*** SELECTED EXCERPT ***

The problem with Carr’s middleman theory is that it, too, is an oversimplification. It presupposes that the problem news organizations have with Google is that it “gets between them and their readers.” This assumes that the readers were already visiting the media company websites, and Google is interposing itself. But anyone who’s ever looked at a media website traffic report knows that most often Google traffic actually represents something precious for media businesses — new blood, first-time visitors, what the direct-marketing business calls “qualified leads.” In other industries, the media companies would be paying Google for that traffic, but Google gives it away for free.
In fact, media companies are not end-parties to transactions that Google is interfering with: they are middlemen, too, and in more than one kind of transaction. They sit in the middle between readers and the information readers seek; they also sit in the middle between advertisers and the customers those advertisers seek to reach.
Carr, standing in the shoes of the aggrieved media executive, sees Google as stepping in between the media outfit and its readers, grabbing a cut of the revenue. But put on the reader’s shoes and things look different: Google isn’t introducing an additional middleman layer but simply substituting its own, newfangled method of connecting readers with information and advertisers with readers. And if that version happens to suit the medium of the web and win the allegiance of readers, what right do media executives have to our sympathy, or to a “fair share” of Google’s revenue? They had decades to become Google themselves if they chose to.
Carr paints Google as a conventional middleman — an extractor of existing value. But Google, with its efficient, targeted text-link advertising, has actually added value to pages that previously could not be valued at all. Sure, media companies wish they’d done that themselves — I wish I’d done it, too. Now that Google has done so, they have a right to their chagrin; but they don’t have a right to a cut.

*** DATASET ROWS ***

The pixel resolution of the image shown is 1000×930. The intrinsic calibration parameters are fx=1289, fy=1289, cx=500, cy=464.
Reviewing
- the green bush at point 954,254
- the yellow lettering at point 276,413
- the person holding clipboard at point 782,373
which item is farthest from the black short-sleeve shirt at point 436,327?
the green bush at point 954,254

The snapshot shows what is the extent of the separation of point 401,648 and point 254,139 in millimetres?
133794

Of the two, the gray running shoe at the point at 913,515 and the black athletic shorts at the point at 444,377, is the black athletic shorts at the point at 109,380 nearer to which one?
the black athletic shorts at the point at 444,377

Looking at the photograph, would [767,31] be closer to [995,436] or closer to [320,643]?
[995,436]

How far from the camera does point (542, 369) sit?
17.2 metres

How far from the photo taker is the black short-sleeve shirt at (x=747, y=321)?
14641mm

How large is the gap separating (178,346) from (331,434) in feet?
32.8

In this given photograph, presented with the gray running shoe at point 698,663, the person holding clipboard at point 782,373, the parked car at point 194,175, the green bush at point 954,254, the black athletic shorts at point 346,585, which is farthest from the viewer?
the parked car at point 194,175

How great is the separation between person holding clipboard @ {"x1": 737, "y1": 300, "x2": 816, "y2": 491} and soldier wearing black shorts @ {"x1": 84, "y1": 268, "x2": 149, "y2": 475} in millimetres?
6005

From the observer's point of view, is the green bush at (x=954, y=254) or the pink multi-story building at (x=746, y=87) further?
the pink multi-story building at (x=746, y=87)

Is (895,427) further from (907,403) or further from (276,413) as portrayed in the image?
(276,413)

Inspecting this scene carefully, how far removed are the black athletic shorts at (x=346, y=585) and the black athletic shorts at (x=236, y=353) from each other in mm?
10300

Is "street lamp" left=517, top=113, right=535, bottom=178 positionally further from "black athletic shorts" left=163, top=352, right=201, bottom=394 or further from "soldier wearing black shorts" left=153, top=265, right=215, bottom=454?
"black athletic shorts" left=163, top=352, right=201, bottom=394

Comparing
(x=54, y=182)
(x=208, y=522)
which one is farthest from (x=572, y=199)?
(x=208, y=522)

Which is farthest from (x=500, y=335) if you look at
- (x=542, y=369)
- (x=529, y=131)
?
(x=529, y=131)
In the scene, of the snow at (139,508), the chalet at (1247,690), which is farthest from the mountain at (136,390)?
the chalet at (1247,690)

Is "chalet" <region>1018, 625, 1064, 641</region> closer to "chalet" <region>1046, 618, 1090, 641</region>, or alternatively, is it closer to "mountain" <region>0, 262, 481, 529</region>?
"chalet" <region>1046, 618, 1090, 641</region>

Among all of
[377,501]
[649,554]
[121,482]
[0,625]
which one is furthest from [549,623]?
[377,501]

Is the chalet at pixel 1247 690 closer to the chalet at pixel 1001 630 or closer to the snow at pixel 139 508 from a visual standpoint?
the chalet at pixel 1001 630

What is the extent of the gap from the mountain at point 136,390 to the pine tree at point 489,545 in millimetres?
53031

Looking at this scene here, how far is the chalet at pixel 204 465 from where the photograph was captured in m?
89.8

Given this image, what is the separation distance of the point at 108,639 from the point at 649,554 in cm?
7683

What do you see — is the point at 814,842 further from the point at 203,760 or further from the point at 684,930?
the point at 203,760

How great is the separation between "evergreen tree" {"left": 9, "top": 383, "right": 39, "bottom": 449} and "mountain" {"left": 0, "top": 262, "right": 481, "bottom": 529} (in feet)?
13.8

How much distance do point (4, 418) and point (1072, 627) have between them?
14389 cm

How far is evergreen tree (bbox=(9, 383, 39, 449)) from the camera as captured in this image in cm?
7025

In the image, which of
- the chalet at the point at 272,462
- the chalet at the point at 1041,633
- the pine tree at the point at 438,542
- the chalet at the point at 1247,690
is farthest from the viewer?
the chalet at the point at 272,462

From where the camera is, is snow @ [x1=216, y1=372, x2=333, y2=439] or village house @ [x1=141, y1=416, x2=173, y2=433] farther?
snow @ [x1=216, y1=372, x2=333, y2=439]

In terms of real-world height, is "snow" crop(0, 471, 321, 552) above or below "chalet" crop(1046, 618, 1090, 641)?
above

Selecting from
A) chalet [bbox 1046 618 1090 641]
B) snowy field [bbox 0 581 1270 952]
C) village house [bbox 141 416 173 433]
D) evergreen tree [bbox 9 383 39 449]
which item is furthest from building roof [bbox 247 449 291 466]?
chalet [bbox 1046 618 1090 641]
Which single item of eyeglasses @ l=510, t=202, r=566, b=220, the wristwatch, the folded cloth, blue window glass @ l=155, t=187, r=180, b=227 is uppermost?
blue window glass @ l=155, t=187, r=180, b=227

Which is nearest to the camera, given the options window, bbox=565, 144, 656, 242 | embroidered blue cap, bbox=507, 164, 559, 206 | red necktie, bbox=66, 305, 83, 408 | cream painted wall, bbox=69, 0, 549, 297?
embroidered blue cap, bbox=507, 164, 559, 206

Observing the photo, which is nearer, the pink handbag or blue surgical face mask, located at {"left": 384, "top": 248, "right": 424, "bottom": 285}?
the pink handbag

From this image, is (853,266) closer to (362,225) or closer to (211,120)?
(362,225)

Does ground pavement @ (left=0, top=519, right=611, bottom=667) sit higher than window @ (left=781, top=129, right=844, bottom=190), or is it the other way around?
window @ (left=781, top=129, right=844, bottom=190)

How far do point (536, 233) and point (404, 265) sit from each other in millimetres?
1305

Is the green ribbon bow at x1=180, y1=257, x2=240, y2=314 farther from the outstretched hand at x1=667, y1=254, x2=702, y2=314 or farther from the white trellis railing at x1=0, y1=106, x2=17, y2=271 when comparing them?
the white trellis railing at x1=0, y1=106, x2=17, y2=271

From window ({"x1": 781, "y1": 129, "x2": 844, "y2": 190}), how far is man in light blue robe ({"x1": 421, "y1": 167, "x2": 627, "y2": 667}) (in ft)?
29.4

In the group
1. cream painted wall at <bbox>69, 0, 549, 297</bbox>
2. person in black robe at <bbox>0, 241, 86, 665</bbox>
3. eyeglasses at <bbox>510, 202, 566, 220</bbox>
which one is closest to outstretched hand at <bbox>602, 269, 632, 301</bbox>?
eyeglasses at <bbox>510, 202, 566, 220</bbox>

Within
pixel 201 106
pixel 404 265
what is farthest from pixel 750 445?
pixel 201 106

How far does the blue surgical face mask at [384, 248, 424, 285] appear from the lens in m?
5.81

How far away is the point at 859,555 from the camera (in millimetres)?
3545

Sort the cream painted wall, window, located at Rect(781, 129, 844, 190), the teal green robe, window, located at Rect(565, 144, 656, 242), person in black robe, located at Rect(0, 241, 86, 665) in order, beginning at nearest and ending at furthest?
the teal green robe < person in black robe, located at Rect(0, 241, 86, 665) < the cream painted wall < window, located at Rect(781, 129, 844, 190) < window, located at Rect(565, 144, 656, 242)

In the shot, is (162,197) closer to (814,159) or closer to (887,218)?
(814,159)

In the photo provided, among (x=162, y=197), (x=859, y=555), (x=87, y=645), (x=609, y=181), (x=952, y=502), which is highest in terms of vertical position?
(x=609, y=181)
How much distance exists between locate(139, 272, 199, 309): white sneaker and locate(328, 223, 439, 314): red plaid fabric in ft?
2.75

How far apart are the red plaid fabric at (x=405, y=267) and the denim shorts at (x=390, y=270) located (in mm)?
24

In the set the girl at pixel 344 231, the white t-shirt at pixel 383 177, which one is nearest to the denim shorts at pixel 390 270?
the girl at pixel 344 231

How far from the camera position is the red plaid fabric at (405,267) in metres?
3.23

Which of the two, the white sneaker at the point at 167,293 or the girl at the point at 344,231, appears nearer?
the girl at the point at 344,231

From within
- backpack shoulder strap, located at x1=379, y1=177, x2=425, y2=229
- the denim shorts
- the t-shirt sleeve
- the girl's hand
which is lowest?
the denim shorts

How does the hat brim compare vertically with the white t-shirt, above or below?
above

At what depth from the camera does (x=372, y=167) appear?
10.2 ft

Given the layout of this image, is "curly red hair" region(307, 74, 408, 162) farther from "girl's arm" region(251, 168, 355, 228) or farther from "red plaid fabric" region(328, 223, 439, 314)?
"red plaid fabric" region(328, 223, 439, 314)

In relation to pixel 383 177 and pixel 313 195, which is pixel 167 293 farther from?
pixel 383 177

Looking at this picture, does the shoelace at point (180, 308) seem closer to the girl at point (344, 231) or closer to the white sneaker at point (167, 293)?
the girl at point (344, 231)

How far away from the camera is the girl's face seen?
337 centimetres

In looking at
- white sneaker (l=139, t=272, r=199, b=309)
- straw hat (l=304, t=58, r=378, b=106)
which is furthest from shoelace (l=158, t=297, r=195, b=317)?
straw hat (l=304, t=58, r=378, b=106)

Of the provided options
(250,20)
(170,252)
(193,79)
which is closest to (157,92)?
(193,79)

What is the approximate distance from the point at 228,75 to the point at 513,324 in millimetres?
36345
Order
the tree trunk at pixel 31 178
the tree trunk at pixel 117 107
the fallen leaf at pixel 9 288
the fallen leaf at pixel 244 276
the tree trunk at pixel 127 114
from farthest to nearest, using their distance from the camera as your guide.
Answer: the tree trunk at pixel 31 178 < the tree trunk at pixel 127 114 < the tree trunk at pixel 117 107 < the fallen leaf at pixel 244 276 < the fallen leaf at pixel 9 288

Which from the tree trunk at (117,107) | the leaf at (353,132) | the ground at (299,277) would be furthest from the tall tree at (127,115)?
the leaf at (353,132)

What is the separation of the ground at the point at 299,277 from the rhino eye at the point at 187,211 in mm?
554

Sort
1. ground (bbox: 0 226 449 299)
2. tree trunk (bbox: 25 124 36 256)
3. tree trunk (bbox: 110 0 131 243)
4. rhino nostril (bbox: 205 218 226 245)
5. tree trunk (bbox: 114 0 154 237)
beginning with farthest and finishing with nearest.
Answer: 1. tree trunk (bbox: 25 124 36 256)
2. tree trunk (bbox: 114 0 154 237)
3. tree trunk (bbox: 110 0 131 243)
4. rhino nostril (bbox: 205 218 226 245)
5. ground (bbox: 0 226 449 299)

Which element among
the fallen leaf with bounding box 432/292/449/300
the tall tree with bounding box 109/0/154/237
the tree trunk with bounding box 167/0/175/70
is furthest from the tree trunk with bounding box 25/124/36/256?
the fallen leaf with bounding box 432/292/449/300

***

WRITTEN TASKS.
1. Write out the part of the Google middleman essay starting at "In fact, media" and ending at "seek to reach.".
2. Answer these questions from the Google middleman essay:
(a) In other industries, what would media companies be doing in return for the traffic Google sends them?
(b) Besides readers and the information they seek, what two parties do media companies also sit between?
(c) What kind of advertising does the essay credit Google with using to add value to pages?

IN RESPONSE.
1.
In fact, media companies are not end-parties to transactions that Google is interfering with: they are middlemen, too, and in more than one kind of transaction. They sit in the middle between readers and the information readers seek; they also sit in the middle between advertisers and the customers those advertisers seek to reach.

2.
(a) They would be paying Google for that traffic.
(b) Advertisers and the customers those advertisers seek to reach.
(c) Efficient, targeted text-link advertising.